The college student has several photos with her friends having fun at different social gatherings. Brooks says she looks back now and wishes some of those photos never made it online.
"[Future employers would] probably just think like I was a party animal," Brooks said about her photos. "I used to be very, very active. I used to be on twitter, Instagram, Facebook, anything. I would just post anything; doing a lot of complaining."
Now that Brooks is getting ready to enter the so-called "real world" she hopes none of her ill-advised online activity hurts her chances of getting her dream job.
"Your reputation online is more important today than ever before. It's how people are making decisions about you: whether to hire you for a job, do business with you, all sorts of decisions," Michael Zammuto of ReputationChanger.com said.
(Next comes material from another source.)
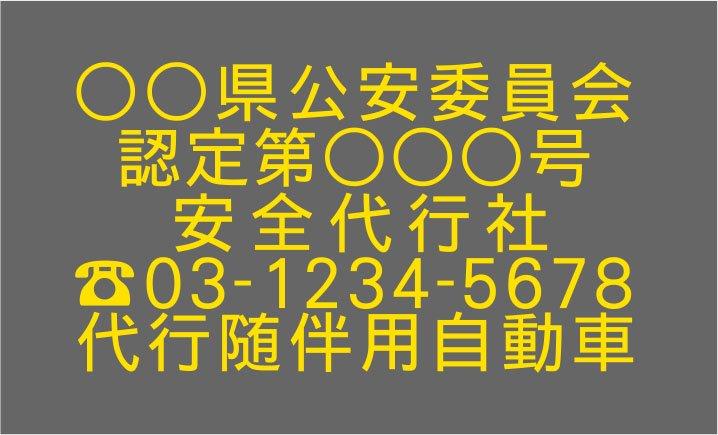 切り文字D03-黄色|TEL入|事業所名9文字迄|500mm×280mm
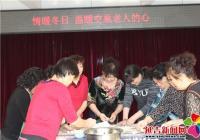 """正阳社区""""情暖冬日,温暖空巢老人心"""""""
In fact, in the Greensboro Police Department online reputation has been part of the hiring process for about four years, according to Captain Brian James, the head of the Resource Management Division.
"We ask them, hey, here's a computer. Sign on to you Facebook account. Let's take a look at it," Captain James explained. "It just kind of gives us an indication of how you carry out your private life
Which is why Brooks says she is now quickly cleaning up her online image.
"I didn't know all this stuff was out there," she said.
From vulgar rants to inappropriate pictures on old and current social media profiles, Brooks is deleting and untagging them all.
"Sometimes you'll be out with your friends and maybe you're just sleeping and people will take a picture of you and be like, 'oh, yeah, she's passed out'," Brooks explained about the perils of being social in the age of social media.
Teddy Burris, a networking strategist, says he sometimes gets questions about deleting digital dirt during his seminars.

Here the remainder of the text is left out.